生活者の内面を探る新しいアプローチ
2025年2月、株式会社博報堂の生活者発想技術研究所が実施した調査によって、全国の15歳から69歳の男女2400人の内なる欲求や葛藤に関する実態が浮き彫りになりました。この調査は、日々の生活の中で感じる心の葛藤やアスピレーションに焦点を当て、幸福感との関連性を探るものです。
調査背景と目的
現代社会は、様々な課題が絡み合い、私たち生活者は日々理想と現実の狭間で苦しむ場面が増えています。博報堂生活者発想技術研究所は、これら見えない欲求を浮き彫りにするため、内なる欲求や想いについての新たな調査を行いました。本記事では、その調査結果について詳しく解説します。
おおまかな調査結果
1. アスピレーションの実態
調査によると、約69.3%の人々がアスピレーションを持っており、特に若年層の割合が高くなっています。アスピレーションとは「人生において大切にしたいこと」や「実現したいこと」であり、具体的には「家族との時間を大事にしたい」や「自己実現に向けて努力したい」といった声が挙がりました。

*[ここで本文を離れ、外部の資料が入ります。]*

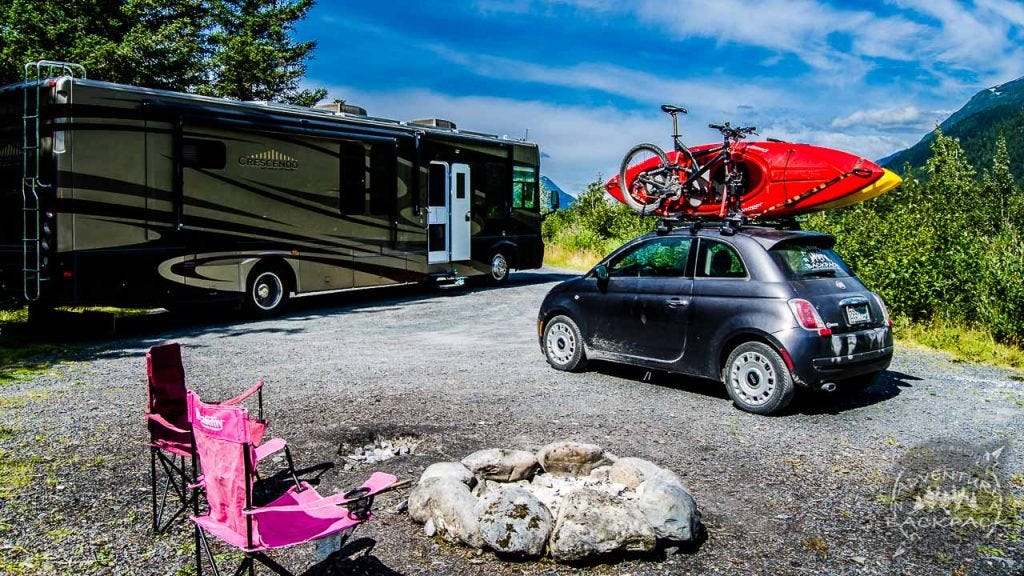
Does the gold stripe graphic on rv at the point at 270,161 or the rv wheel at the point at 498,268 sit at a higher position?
the gold stripe graphic on rv at the point at 270,161

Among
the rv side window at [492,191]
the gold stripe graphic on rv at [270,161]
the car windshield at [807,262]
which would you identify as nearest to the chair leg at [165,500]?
the car windshield at [807,262]

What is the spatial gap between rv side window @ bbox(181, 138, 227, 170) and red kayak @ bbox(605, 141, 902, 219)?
23.1 feet

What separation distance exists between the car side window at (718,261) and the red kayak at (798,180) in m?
1.46

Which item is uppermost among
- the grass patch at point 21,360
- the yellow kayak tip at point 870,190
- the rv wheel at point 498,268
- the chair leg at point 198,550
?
the yellow kayak tip at point 870,190

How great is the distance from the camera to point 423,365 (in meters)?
8.83

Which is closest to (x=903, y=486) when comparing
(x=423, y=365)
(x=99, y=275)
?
(x=423, y=365)

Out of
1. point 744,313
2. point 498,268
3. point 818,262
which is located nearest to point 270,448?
point 744,313

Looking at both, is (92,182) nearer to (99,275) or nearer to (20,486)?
(99,275)

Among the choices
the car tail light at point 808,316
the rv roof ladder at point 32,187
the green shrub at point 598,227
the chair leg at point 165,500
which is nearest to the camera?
the chair leg at point 165,500

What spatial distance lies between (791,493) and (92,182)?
30.4 feet

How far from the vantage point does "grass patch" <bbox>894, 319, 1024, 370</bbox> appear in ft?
29.8

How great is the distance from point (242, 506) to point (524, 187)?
15639mm

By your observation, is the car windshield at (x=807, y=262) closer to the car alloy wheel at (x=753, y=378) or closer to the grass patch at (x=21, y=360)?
the car alloy wheel at (x=753, y=378)

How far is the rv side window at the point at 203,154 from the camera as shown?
11305 millimetres
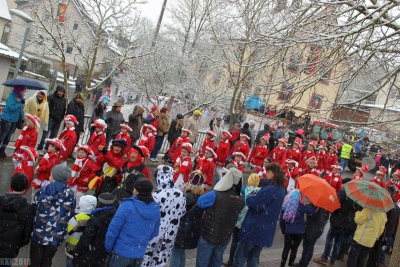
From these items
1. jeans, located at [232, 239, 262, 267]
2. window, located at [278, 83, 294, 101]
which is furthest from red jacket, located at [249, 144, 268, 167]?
jeans, located at [232, 239, 262, 267]

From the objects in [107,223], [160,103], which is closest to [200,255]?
[107,223]

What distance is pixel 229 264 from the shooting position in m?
7.45

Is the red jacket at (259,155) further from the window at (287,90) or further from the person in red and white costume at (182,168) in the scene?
the window at (287,90)

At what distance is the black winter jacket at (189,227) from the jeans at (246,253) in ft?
3.20

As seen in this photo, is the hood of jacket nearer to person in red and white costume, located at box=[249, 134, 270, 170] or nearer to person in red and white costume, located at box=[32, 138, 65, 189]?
person in red and white costume, located at box=[32, 138, 65, 189]

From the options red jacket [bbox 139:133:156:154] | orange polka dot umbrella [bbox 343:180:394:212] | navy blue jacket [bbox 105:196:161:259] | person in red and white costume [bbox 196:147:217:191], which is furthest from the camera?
red jacket [bbox 139:133:156:154]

実践していると答えた人は62.7%ですが、実際に達成できている人は41.6%にとどまっています。これは、特にミドル世代の男性において、アスピレーションの実践や達成が難しいことを示唆しています。
2. 生活者の葛藤の実態
調査対象者の64%が、日常生活で何らかの葛藤を感じていることが分かりました。興味深いのは、「できるだけ感じたくはない」という気持ちを持ちながらも、「葛藤は必ずしも悪いものではない」という相反する感情を持つ人も多いということです。特に、女性30代が抱える葛藤は多岐にわたることがわかりました。
3. アスピレーションと幸福感の関係
幸福感を感じていると答えた人は全体の69.8%であり、アスピレーションを持つことで幸福感が高まる傾向が見られました。特に、アスピレーションが明確な人ほど幸福感を強く感じる傾向があります。興味深いことに、葛藤が「適度に」存在することで幸福感が増す傾向も見られました。
まとめ
本調査の結果、アスピレーションや葛藤は、生活者が幸福を感じる上で重要な要素であると同時に、「葛藤」があることが必ずしも悪いものではないことが示されました。この調査は、現代の生活者がどのように内なる欲求に向き合っているかを理解する手助けとなるでしょう。
博報堂生活者発想技術研究所は、今後も生活者の内面に関する研究を進め、私たちの生活や感情の理解を深めていくことを目指しています。